Oil giant BP sets net-zero target by 2050
Critics said the plans were ‘not credible’ but investors reacted well to new boss Bernard Looney’s statements.
The new boss of BP has promised to fundamentally “reinvent” the oil giant as he pledged the company would become carbon neutral by the middle of the century.
Bernard Looney, who took the top job last week, said that his business would aim to get to net-zero by 2050 – the same target that was adopted by the UK Government last year.
“The world’s carbon budget is finite and running out fast; we need a rapid transition to net-zero. We all want energy that is reliable and affordable, but that is no longer enough. It must also be cleaner,” Mr Looney said.
However, critics were quick to point out that the company’s announcement left many unanswered questions and contained little detail on how to reach BP’s aims.
At a speech in front of investors, analysts and the media – all of whose travel had been carbon offset – Mr Looney promised more detail in September.
“If anyone sees BP acting in a way that is counter to what I say here today then I want to hear about it,” he told onlookers.
Mr Looney will hope to leave his mark on the century-old business after taking over from American Bob Dudley last week.

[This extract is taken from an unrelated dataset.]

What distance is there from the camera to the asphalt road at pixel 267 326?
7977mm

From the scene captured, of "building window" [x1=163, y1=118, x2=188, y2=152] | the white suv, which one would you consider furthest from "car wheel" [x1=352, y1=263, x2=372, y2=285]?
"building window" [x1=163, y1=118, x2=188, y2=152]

In his first major announcement as chief executive, he said that BP – one of the world’s oil supermajors – will eliminate the 55 million tonnes of carbon dioxide equivalent that it emits into the atmosphere each year.
The net-zero policy will also cover carbon in the oil and gas that it produces, around 360 million tonnes of carbon equivalent. It will slash emissions by more than 400 million tonnes per year, or approximately the same as the UK’s total annual emissions.
“This is what we mean by making BP net-zero. It directly addresses all the carbon we get out of the ground as well as all the greenhouse gases we emit from our operations,” Mr Looney said.
“We expect to invest more in low-carbon businesses – and less in oil and gas – over time,” he said on Wednesday.
Investors reacted well to Mr Looney’s statements, sending shares up by just under 1%, while investor groups that had been pushing for action on climate change seemed optimistic.
Stephanie Pfeifer, chief executive of the Institutional Investors Group on Climate Change (IIGCC), said: “This is a very welcome announcement from BP’s new CEO. We need to see a wholesale shift to a net-zero economy by 2050. This must include oil and gas companies if we are to have any chance of successfully tackling the climate crisis.”
Greenpeace said that Mr Looney was burdening his successors with much of the responsibility to get to net-zero by setting the aim at the middle of the century, when he will have left the business.
Charlie Kronick, the organisation’s oil adviser, said there were many urgent and unanswered questions: “When will they stop wasting billions on drilling for new oil and gas we can’t burn?
“What is the scale and schedule for the renewables investment they barely mention? And what are they going to do this decade, when the battle to protect our climate will be won or lost?”